Like South Africa — where around 90% of energy comes from coal — other African countries have embarked on mining this raw material. Botswana, Tanzania, and Mozambique are among the leading countries.
Energy poverty ‘key concern’
“Energy poverty is a key concern when it comes to many developing countries,” says NJ Ayuk, executive chairman of the African Energy Chamber — an organization that brings together mostly private companies in the energy sector.
According to Ayuk, decisions to reduce the supply deficit entail significant investments in the coal sector. “Coal — in some countries that have it — is in abundance, efficient, and convenient,” Ayuk told DW, adding that the logistics are already in place compared to most countries that lack infrastructure for renewables.
Help and support with coal energy in Africa come from China, Russia, and France. “These countries often supply the finance and technology, and it makes sense for them to tap into resources that already exist and build the economy,” Ayuk said.

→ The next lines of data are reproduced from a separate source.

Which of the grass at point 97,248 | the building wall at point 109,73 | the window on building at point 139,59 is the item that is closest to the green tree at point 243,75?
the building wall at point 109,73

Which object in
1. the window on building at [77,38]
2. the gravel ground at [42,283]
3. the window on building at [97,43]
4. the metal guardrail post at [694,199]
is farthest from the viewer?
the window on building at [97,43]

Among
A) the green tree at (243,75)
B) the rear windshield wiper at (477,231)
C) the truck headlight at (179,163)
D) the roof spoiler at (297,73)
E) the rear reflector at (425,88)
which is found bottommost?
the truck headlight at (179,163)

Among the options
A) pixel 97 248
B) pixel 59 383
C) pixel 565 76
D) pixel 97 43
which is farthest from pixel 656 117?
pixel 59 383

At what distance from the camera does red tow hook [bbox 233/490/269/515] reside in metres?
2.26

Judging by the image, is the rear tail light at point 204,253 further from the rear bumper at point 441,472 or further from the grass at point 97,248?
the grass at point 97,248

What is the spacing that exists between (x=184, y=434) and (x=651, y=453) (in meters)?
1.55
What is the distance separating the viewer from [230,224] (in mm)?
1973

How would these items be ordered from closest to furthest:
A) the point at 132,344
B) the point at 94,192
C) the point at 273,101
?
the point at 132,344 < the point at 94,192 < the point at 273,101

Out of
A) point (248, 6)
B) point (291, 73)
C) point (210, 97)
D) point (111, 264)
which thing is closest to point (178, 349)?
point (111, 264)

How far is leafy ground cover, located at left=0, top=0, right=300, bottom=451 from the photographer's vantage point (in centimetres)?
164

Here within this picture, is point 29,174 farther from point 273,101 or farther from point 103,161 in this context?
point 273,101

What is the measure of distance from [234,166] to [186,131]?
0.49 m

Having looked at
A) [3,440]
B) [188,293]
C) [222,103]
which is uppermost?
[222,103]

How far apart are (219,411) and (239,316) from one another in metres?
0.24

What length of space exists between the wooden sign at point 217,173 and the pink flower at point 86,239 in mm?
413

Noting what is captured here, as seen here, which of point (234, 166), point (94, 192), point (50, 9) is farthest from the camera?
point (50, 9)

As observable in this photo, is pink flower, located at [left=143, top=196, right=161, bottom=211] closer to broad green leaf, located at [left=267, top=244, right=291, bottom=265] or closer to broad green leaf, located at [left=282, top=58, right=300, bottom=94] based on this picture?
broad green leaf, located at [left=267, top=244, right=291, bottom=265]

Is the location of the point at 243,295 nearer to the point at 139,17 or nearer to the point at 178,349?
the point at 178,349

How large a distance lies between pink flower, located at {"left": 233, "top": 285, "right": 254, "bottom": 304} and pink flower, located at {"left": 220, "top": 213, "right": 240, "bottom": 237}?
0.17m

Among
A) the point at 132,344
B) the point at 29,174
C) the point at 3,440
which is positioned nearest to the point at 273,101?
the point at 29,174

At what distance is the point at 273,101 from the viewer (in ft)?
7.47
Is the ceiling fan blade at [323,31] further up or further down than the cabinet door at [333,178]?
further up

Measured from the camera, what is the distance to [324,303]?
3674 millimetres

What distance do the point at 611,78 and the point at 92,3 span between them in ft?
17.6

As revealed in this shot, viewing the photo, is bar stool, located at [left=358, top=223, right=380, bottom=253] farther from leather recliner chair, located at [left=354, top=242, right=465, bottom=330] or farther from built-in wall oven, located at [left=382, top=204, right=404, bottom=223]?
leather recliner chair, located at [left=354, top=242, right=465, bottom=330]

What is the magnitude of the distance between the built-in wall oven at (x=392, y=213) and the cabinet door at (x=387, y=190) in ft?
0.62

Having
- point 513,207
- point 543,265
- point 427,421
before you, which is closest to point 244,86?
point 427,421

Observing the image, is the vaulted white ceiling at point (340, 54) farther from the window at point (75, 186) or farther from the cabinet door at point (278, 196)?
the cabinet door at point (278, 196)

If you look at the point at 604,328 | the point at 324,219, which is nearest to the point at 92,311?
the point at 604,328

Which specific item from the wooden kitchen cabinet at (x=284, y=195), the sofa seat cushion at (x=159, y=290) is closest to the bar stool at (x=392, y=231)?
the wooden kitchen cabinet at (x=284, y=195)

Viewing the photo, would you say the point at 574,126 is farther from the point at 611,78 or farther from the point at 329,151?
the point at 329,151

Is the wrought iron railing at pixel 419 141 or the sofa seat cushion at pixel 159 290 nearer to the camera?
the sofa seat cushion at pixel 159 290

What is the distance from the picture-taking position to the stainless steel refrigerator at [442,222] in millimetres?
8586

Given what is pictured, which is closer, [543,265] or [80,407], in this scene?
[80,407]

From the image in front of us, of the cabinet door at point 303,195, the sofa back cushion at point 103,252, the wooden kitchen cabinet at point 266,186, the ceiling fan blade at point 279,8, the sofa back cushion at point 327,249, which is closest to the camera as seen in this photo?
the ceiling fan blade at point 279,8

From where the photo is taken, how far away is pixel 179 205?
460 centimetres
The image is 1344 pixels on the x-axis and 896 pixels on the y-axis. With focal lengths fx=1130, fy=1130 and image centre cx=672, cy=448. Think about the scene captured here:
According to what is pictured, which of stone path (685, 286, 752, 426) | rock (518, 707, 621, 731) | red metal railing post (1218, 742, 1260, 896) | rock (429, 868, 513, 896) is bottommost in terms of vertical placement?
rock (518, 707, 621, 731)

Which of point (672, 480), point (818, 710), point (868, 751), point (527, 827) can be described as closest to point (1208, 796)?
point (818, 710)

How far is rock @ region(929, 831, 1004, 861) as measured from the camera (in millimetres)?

“In comparison, G8 or G20 countries provide contracts and lessons. Many African countries feel that these developed nations are not really talking to them,” he added.
For Ayuk, there is an alternative to coal. “Gas is cleaner than coal and could be used for power plants as we prepare to use renewable energy.” Africa boasts of substantial gas reserves. For example, Mozambique, Tanzania, Ghana, Nigeria, and Senegal have recently discovered gas deposits.
Impact of coal energy
What impact on the climate would additional coal-fired power plants have in Africa? According to Stephen Karekezi, chairman of the non-governmental organization Africa Energy Policy Research in Kenya, they wouldn’t play a big role.
Many plans for new coal-fired power plants have not even been implemented yet, Karekezi told DW. “Even if they were realized, the impact on global climate change will not be noticeable,” he added.
Africa’s one billion people contribute only between 1 and 1.5% of global greenhouse emissions, Karekezi said.
About 34 coal-fired power plants currently produce roughly 53 gigawatts, supplying one-third of the continent’s electricity needs. 19 of these power plants are located in South Africa.
According to the Global Coal Plant Tracker website, Africa plans to establish 25 new coal power plants. The organization Energy for Growth Hub, which has examined the projects in more detail, found that only one small plant in Niger with a capacity of around 100 megawatts is to be completed soon. Nine other projects could come online in the future, but construction has not yet begun.
Low green energy costs
The remaining 14 plants have either already been canceled or are unlikely to be completed. Among them is the planned coal-fired power plant near the Kenyan coastal town of Lamu, a UNESCO World Heritage Site. The Chinese-backed project has had its license revoked after environmentalists sued.
For the environmental group Greenpeace, there is no reason why African countries should invest in coal-fired power plants. “The impact is immense. We feel it in South Africa. Burning coal produces toxic substances like carbon dioxide, and acid rain changes our groundwater — all dangers for the environment and health,” Nhlanhla Sibisi, a climate and energy expert, told DW.
He said the continent has diverse potential for renewable energy sources such as wind, solar, and geothermal. “The cost of solar can no longer count as a factor because it has dropped a lot.”
For example, Kenya gets 25% of its electricity needs from renewable sources, and African countries can increase this approach. “Governments need to make a shift towards renewables through better implementation of relevant policies and legislation,” Sibisi said, adding that this is the only way to prevent a climate crisis.
This article was adapted from German.